Text provided.
In this work, an aqueous colloidal route was chosen for the preparation of platinum nanoparticles. Pt nanoparticles were prepared using two different surfactants to prevent aggregation: a nonionic surfactant, nonylphenol ethoxylate (NP9) and a cationic surfactant, tetradecyltrimethylammonium bromide (TTAB). The structures of these surfactants are shown in Fig. 1.

Fig. 1 Structures of NP9 and TTAB.

The aggregation of the particles was studied using transmission electron microscopy (TEM) and dynamic light scattering (DLS). The performance of the catalysts was studied with voltammetry using a rotating ring disc electrode.

2. Experimental

Milli-Q ultra pure water, with resistivity ≥18 MΩ cm, was used throughout. All glassware used for nanoparticle synthesis was thoroughly cleaned by soaking in aqua regia followed by rinsing with copious amounts of Milli-Q water.

2.1 Synthesis of Pt + TTAB nanoparticles

The method of Lee et al.¹² was used to prepare the Pt + TTAB nanoparticles. Briefly, 30 mL of a 0.23 M aqueous solution of TTAB (Aldrich 99%) was mixed with 10 mL of a 6.4 mM aqueous solution of K₂PtCl₆ (Sigma Aldrich 99.9%) at room temperature (20 °C). (The critical micelle concentration (cmc) of TTAB is 1.0 × 10⁻³ mol dm⁻³.³⁰) The mixture was heated at 50 °C for about 5 minutes until the solution became clear. The vial was capped with a rubber septum immediately after adding 10 mL of an ice-cold, aqueous 0.15 M solution of NaBH₄ (Sigma Aldrich). The H₂ gas pressure inside the vial was released through a needle in the septum for 10 minutes. The needle was then removed and the solution was stirred at 50 °C for a further 6 hours.

A repeated centrifugation/re-dispersion procedure was used to remove excess surfactant and soluble inorganic species. The dispersions were centrifuged for 20 minutes at 20 000 rpm and 4 °C in a Sigma 3K30 refrigerated centrifuge. The supernatant was discarded, and the precipitate re-dispersed in Milli-Q water. The process was repeated once.

Task instructions.
[1] In the platinum nanoparticle text, what speed, duration and temperature were used to centrifuge the dispersions?
[2] Continue the platinum nanoparticle text from its last sentence.

Data section.
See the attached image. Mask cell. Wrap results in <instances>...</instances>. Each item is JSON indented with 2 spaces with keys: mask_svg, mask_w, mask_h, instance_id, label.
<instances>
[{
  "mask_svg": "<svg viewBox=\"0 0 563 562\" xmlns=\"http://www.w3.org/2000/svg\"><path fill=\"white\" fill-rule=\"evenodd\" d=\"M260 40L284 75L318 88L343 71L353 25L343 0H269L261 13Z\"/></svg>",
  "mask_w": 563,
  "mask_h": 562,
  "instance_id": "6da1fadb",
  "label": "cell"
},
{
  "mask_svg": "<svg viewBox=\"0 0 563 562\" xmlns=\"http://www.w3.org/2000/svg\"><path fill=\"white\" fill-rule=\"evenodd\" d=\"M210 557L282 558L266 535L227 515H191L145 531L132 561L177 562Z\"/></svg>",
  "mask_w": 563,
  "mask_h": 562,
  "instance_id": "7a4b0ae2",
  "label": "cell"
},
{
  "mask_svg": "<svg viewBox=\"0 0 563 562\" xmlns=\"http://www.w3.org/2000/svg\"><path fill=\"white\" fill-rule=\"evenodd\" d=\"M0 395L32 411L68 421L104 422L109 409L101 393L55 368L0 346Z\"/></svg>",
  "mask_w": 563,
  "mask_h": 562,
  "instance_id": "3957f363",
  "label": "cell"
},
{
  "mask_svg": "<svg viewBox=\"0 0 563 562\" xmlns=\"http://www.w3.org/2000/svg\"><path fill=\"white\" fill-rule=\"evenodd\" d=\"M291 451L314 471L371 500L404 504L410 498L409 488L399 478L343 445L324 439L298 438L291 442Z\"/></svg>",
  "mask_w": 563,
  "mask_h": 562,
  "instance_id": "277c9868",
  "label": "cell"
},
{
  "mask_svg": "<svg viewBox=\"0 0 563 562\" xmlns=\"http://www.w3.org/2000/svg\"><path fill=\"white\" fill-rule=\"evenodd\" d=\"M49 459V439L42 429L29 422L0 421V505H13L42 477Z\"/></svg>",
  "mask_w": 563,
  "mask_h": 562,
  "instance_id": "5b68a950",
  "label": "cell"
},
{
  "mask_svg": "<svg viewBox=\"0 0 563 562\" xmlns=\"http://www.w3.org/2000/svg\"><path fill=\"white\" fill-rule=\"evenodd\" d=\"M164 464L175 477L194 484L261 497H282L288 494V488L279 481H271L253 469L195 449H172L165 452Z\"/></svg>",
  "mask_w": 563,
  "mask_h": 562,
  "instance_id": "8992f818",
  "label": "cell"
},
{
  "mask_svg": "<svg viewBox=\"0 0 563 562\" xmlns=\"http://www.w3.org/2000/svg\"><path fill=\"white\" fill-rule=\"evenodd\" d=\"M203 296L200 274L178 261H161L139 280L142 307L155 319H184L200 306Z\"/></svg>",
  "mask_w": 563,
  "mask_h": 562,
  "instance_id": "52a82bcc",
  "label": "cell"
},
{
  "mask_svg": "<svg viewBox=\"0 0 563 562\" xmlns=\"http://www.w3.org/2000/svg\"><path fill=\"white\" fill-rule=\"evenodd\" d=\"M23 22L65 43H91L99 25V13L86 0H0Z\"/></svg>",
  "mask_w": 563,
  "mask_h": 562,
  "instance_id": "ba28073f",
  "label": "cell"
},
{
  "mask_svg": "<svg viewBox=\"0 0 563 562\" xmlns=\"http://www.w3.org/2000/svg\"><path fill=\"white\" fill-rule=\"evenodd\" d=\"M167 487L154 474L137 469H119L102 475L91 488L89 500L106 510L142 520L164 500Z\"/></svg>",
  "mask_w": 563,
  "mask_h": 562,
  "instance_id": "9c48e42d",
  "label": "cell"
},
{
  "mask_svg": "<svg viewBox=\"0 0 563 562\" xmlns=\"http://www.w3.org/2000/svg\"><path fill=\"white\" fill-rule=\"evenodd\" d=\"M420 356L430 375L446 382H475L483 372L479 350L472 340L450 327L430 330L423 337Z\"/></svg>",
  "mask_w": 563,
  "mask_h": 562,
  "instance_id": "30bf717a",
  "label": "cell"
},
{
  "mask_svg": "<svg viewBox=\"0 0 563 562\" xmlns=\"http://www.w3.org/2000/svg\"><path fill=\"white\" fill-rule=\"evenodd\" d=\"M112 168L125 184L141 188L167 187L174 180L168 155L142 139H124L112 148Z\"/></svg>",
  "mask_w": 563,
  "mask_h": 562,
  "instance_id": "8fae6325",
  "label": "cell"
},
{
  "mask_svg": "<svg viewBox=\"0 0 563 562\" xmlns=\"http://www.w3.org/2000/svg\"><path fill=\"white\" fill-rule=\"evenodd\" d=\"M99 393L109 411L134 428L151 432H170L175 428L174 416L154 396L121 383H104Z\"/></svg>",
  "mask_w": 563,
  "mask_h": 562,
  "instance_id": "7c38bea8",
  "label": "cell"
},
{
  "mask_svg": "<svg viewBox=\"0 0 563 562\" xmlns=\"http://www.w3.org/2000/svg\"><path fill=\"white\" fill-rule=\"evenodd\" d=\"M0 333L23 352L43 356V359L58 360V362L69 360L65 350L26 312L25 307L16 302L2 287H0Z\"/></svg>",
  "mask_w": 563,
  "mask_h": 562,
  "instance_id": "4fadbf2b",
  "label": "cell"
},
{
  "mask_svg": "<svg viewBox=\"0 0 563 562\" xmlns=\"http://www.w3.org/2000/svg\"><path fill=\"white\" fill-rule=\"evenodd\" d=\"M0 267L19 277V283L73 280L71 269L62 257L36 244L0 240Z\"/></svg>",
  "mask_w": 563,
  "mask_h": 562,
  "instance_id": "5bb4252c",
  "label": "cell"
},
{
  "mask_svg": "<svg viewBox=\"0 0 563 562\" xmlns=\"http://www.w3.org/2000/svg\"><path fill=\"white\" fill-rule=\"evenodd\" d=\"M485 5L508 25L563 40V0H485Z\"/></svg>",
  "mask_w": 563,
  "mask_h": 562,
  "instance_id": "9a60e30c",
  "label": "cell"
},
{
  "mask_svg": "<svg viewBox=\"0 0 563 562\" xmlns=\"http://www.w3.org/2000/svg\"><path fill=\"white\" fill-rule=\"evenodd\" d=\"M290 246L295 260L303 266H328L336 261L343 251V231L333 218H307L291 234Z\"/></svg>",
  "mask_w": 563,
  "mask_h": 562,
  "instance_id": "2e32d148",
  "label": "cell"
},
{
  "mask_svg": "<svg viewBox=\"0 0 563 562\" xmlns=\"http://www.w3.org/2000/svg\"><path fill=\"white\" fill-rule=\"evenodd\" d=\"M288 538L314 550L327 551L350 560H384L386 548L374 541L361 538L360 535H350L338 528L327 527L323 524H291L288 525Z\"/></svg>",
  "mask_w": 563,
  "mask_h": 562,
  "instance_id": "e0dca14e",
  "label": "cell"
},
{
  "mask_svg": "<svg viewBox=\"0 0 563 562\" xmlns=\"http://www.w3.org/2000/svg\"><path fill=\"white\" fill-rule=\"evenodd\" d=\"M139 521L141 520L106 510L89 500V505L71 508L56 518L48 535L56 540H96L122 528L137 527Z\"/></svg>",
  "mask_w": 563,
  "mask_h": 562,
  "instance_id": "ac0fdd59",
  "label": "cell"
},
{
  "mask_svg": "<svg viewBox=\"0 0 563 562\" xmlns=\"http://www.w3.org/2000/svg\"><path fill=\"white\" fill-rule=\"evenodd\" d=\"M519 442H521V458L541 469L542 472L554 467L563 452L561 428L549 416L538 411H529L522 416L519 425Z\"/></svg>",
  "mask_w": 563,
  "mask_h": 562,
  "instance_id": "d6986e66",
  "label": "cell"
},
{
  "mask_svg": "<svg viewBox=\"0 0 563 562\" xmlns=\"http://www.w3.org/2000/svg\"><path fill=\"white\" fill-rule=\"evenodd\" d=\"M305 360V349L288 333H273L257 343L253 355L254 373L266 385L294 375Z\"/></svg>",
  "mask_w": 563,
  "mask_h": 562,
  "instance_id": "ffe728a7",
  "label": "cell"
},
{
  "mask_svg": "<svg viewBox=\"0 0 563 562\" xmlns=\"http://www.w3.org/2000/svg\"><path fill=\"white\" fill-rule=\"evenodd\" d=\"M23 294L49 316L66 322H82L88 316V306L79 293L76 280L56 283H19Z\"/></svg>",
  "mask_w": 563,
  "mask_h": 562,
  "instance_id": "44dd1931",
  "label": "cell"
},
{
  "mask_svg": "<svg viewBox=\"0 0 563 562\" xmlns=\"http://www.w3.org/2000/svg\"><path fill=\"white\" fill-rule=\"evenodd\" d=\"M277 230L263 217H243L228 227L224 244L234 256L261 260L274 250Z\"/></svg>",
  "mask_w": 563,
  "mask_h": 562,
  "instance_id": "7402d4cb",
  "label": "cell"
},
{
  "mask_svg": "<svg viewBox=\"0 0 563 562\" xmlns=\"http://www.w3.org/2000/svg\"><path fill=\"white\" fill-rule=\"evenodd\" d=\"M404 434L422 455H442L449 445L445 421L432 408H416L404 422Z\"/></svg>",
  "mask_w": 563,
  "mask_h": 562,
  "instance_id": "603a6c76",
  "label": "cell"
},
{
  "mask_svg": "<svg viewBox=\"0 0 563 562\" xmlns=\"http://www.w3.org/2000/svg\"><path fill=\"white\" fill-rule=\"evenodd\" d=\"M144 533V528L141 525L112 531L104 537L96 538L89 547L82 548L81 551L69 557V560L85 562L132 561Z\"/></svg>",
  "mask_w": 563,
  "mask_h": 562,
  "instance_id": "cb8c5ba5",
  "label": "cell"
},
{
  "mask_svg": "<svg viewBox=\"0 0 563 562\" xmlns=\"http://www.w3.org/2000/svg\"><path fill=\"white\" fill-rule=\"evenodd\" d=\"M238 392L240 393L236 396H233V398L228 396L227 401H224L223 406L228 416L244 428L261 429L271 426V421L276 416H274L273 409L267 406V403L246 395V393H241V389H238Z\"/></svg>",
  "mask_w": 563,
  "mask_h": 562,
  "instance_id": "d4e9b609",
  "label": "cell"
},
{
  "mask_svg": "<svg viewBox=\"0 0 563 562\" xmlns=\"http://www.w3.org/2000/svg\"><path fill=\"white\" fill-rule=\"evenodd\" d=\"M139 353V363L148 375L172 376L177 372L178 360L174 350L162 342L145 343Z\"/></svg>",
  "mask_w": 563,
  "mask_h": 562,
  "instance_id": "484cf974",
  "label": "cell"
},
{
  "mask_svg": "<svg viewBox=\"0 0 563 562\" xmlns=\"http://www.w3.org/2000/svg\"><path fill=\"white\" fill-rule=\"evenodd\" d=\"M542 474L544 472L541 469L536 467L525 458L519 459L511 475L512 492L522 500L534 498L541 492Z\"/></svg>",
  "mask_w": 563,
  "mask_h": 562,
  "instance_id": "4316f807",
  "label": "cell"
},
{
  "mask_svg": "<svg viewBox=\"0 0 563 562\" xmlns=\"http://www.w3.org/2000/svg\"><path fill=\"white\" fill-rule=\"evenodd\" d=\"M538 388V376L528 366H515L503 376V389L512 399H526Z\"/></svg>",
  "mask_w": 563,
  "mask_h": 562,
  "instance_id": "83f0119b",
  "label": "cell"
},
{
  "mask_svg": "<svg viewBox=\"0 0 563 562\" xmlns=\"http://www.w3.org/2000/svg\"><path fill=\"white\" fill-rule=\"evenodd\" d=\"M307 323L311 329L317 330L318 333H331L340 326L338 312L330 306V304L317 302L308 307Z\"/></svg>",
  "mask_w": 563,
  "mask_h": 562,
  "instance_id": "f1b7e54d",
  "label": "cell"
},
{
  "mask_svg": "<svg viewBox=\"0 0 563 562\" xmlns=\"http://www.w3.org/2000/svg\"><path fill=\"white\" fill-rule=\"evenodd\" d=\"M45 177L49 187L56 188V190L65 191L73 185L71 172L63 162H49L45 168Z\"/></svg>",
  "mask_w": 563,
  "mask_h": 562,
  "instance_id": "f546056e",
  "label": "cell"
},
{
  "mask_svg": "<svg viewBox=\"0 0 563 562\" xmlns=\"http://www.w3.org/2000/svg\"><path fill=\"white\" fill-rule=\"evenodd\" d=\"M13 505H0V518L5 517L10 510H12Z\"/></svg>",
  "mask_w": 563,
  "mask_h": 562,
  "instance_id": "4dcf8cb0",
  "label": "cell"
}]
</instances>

Answers in order.
[1] 20 000 rpm for 20 minutes at 4 °C

[2]
2.2 Synthesis of Pt + NP9 nanoparticles

A similar procedure was adapted to prepare stable Pt + NP9 nanoparticles. In this case 73 mL of an aqueous solution of 7.8 mM NP9 (Aldrich 99%) was heated at 50 °C and 10 mL of a 1.36 mM solution of K₂PtCl₆ (Sigma Aldrich 99.9%) was added. (The cmc of NP9 is 7.4 × 10⁻⁵.³⁰) The mixture was stirred at 50 °C for 4 hours.

The Pt + NP9 particles are smaller than the Pt + TTAB particles. They were centrifuged as described above but at 26 000 rpm for 1.5 hours and the process was repeated once.

2.3 Nanoparticle characterization

The Pt and surfactant content of the purified colloidal Pt was determined as follows. Known volumes of catalyst ink were added to aluminium oxide crucibles and dried in a vacuum oven overnight at 60 °C, prior to thermogravimetric analysis (TGA) to determine Pt and surfactant contents.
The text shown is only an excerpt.